To do:
Reproduce the material below only from the line with "Ukrainian troops are" to the line with "Architecture Architecture Commerciale", both included, keeping each line exact and dropping the pictures.

Entries supplied:
════════════════

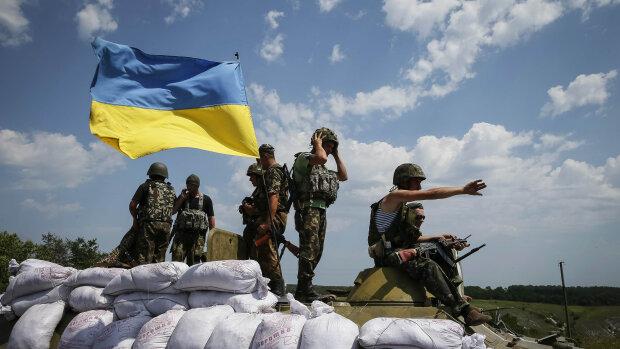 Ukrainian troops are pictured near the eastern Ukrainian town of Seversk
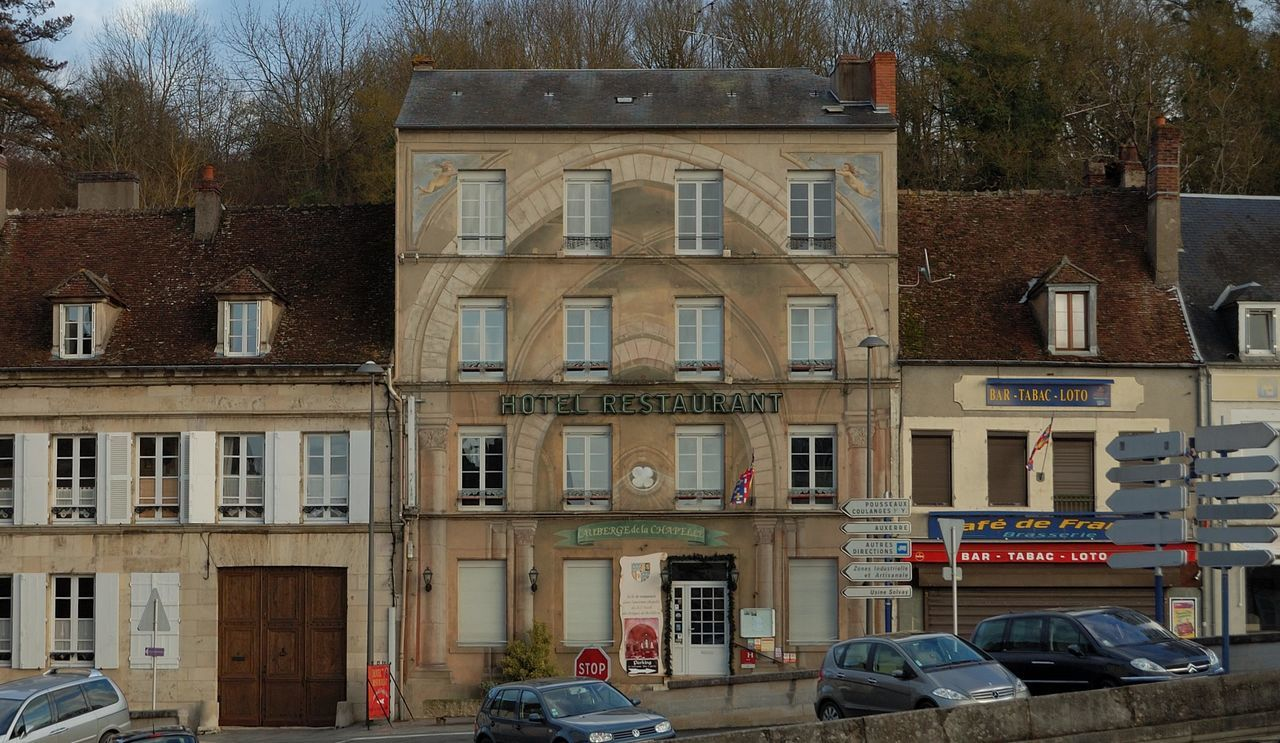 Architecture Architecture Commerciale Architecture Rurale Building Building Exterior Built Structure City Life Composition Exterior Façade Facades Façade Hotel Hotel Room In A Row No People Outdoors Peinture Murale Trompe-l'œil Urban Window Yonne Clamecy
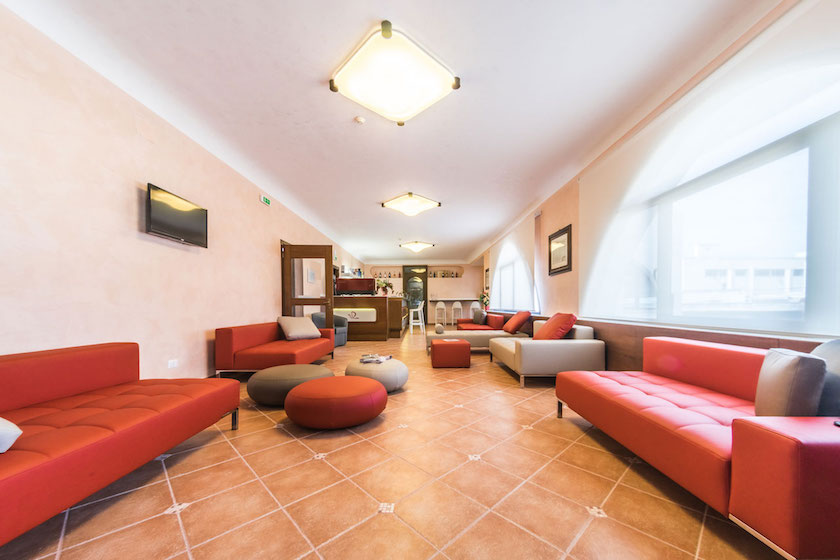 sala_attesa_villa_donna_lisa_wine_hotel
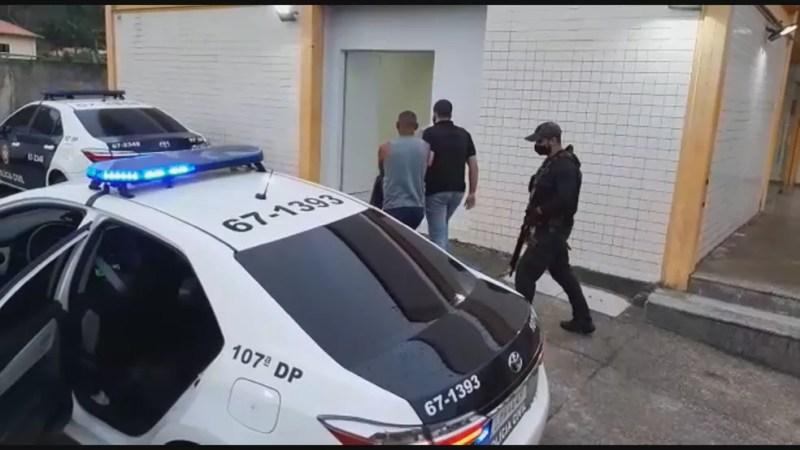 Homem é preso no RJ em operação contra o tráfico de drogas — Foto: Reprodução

════════════════

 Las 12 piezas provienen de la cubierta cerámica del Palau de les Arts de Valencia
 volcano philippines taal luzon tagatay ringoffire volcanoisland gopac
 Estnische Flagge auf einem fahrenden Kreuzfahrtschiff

════════════════

Solution:
 Ukrainian troops are pictured near the eastern Ukrainian town of Seversk
 Architecture Architecture Commerciale Architecture Rurale Building Building Exterior Built Structure City Life Composition Exterior Façade Facades Façade Hotel Hotel Room In A Row No People Outdoors Peinture Murale Trompe-l'œil Urban Window Yonne Clamecy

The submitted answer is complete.